XLSmart (EXCL) Ungkap Dampak Verifikasi Wajah bagi Bisnis Telekomunikasi
Poin Penting
|
JAKARTA, investortrust.id- PT XLSmart Telecom Sejahtera Tbk (EXCL) menyatakan kesiapan untuk mengadopsi teknologi verifikasi wajah atau face recognition dalam proses registrasi kartu SIM. Langkah ini dinilai akan membawa dampak strategis bagi industri, baik dari sisi efisiensi bisnis maupun kualitas layanan.
Head of External Communications XLSmart Henry Wijayanto menyebut pada prinsipnya perusahaan mendukung penuh kebijakan registrasi pelanggan dengan metode pengenalan wajah. Teknologi ini dipandang mampu menjadi solusi untuk menekan praktik spam dan penipuan yang selama ini membebani operator dan merugikan konsumen.
“Face recognition (FR) dapat menjadi metode validasi data kependudukan yang lebih kuat sekaligus meningkatkan kenyamanan pelanggan, khususnya bagi mereka yang melakukan registrasi secara digital atau tidak dapat hadir langsung ke gerai,” ujar Henry kepada investortrust.id, Senin (5/1/2026).
Saat ditanya kemungkinan penurunan jumlah pelanggan baru, ia hanya menjawab bahwa perusahaan belum menetapkan target jumlah pelanggan yang akan menggunakan metode ini.
Baca Juga
XL Axiata (EXCL) Uji Coba Registrasi Kartu Prabayar dengan Teknologi Biometrik Pengenalan Wajah
Henry menyebut penerapan teknis termasuk segmentasi pelanggan yang diwajibkan menggunakan verifikasi wajah, sepenuhnya akan mengikuti regulasi dan pedoman resmi dari pemerintah yang saat ini masih difinalisasi.
"Namun, penerapan teknis dan kategorisasi pelanggan yang akan menggunakan FR tentu akan mengikuti ketentuan resmi yang nantinya ditetapkan oleh pemerintah, yang kami harapkan akan segera diluncurkan dalam waktu dekat," jelas Henry.
Di sisi lain, isu keamanan data menjadi perhatian utama dalam penerapan teknologi biometrik.
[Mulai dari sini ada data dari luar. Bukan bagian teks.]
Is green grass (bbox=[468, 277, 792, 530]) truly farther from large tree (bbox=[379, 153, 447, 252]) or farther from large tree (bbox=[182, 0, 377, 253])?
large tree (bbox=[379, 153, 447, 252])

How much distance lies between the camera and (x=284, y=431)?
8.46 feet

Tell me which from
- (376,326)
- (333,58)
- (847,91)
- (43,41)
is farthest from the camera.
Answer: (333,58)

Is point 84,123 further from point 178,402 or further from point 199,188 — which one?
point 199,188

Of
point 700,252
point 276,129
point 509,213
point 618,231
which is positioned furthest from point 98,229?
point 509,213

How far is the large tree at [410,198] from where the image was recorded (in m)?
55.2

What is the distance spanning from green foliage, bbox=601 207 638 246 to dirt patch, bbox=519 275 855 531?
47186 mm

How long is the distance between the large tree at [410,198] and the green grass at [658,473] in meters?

XLSmart menegaskan telah memiliki sertifikasi ISO 27001 untuk pengelolaan keamanan informasi dan memastikan data biometrik pelanggan tidak disimpan di sistem perusahaan.
“Data wajah hanya digunakan untuk proses verifikasi dan langsung divalidasi ke sistem Dukcapil. XLSmart hanya berperan meneruskan data secara aman dan tidak menyimpan data biometrik pelanggan,” tegasnya.
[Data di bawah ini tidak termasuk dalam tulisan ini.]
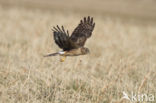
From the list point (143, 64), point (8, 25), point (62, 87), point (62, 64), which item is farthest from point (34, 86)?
point (8, 25)

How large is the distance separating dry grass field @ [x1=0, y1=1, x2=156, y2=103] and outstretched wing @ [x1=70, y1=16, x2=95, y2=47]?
575 millimetres

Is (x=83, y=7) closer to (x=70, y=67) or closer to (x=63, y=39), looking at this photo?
(x=70, y=67)

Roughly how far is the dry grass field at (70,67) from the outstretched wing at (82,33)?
57 cm

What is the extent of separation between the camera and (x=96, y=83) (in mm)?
5109

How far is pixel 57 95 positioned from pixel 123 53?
4.52m

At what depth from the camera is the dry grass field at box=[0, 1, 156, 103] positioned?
441cm

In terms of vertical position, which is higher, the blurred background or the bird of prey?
the blurred background

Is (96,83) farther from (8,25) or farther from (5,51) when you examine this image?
(8,25)

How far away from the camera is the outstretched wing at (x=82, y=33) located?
5.17 m

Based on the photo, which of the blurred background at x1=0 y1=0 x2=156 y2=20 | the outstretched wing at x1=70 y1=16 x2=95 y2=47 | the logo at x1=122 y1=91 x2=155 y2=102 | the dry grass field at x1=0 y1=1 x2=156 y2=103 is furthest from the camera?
the blurred background at x1=0 y1=0 x2=156 y2=20

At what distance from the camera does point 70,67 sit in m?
6.04

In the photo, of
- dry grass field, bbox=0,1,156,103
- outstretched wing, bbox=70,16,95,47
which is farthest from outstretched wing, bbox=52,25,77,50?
dry grass field, bbox=0,1,156,103

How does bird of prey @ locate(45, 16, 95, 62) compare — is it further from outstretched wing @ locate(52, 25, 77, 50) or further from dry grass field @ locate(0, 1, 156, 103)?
dry grass field @ locate(0, 1, 156, 103)

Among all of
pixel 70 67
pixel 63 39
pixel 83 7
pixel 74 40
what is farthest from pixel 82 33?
pixel 83 7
Jika verifikasi wajah diterapkan secara penuh pada Juli 2026, proses registrasi SIM juga akan menjadi lebih ringkas. Pelanggan cukup menggunakan NIK dan verifikasi wajah, tanpa lagi memerlukan nomor Kartu Keluarga (KK), sehingga proses dinilai lebih efisien dari sisi operasional.
Perusahaan pun memastikan kesiapan untuk segera mengimplementasikan teknologi ini begitu regulasi dan pedoman teknis disahkan. Perusahaan berharap seluruh pemangku kepentingan memiliki kesepahaman yang sama demi menciptakan ekosistem bisnis telekomunikasi yang lebih sehat dan berkelanjutan.